Windows Phone 7 Marketplace Hits 50,000 Apps, Still Lags
By Daniel Ionescu
The Windows Phone 7 Marketplace has passed the 50,000-app mark, according to third-party figures from All About Windows Phone, a significant milestone in Microsoft’s quest to re-conquer the mobile space. But despite the number of Windows Phone 7 apps growing at a brisk pace, the market share of the platform was just 1.5 percent in the third quarter of 2011, Gartner figures show.
It took the Windows Phone Marketplace 14 months to reach the 50,000-app mark, while Google needed 19 months to get the same result, and Apple managed to get to the figure in 12 months. Of course, the Google Android Market now has eight times more apps than the Windows Phone Marketplace and Apple’s App Store has more than a half-million apps, so Microsoft has a lot of catching up to do, even though you can find most of the big titles on any of the three platforms.
Why Windows Phone hasn’t taken off
Microsoft’s app store for mobile devices is gaining momentum, as some 265 new items are added to the Windows Phone Marketplace every day, and in just 40 days, 10,000 apps were added to the store. Considering Microsoft’s strategy is to bake many of the popular app features into the OS (popular apps like Shazam, Around Me, Google Goggles have alternative features built right into Windows Phone 7), the rate of growth of the marketplace should be a good sign.

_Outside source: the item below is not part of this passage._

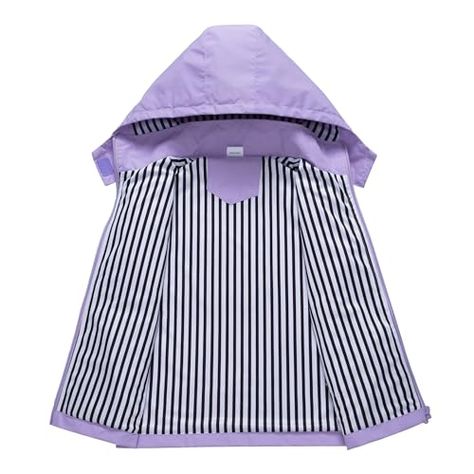 IjnUhb Kids Rain Jacket Boys Girls Waterproof Hooded RainCoat Toddler Windbreaker Unisex Lightweight Rain Coat(Solid Purple,4T) Kids Raincoats, Jacket For Boys, Raincoat Kids, Kids Rain, Hooded Raincoat, Rain Coat, Boys Jacket, Waterproof Fabric, Windbreaker Jacket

Where Microsoft is lagging, however, is the all-important market share. At 1.5 percent share in the third quarter of 2011, there are Windows Phone 7 devices on all four major carriers and the OS is constantly receiving warming reviews. So what’s the problem?
Charlie Kindel, former general manager of Windows Phone 7, argued in a blog post that it’s not the number of apps, the quality of the OS (which he says is superior to Android) or the hardware. He says the problem lies with the manufacturing partners of Windows Phone 7 devices, which do not invest enough in advertising for the platform, opting instead to push Android. He suggested that Microsoft should try to improve its relationship with carriers, who need to train their sales staff to push Windows Phone 7, as well as with manufacturers, who shouldn’t focus as much on Android, the market share leader.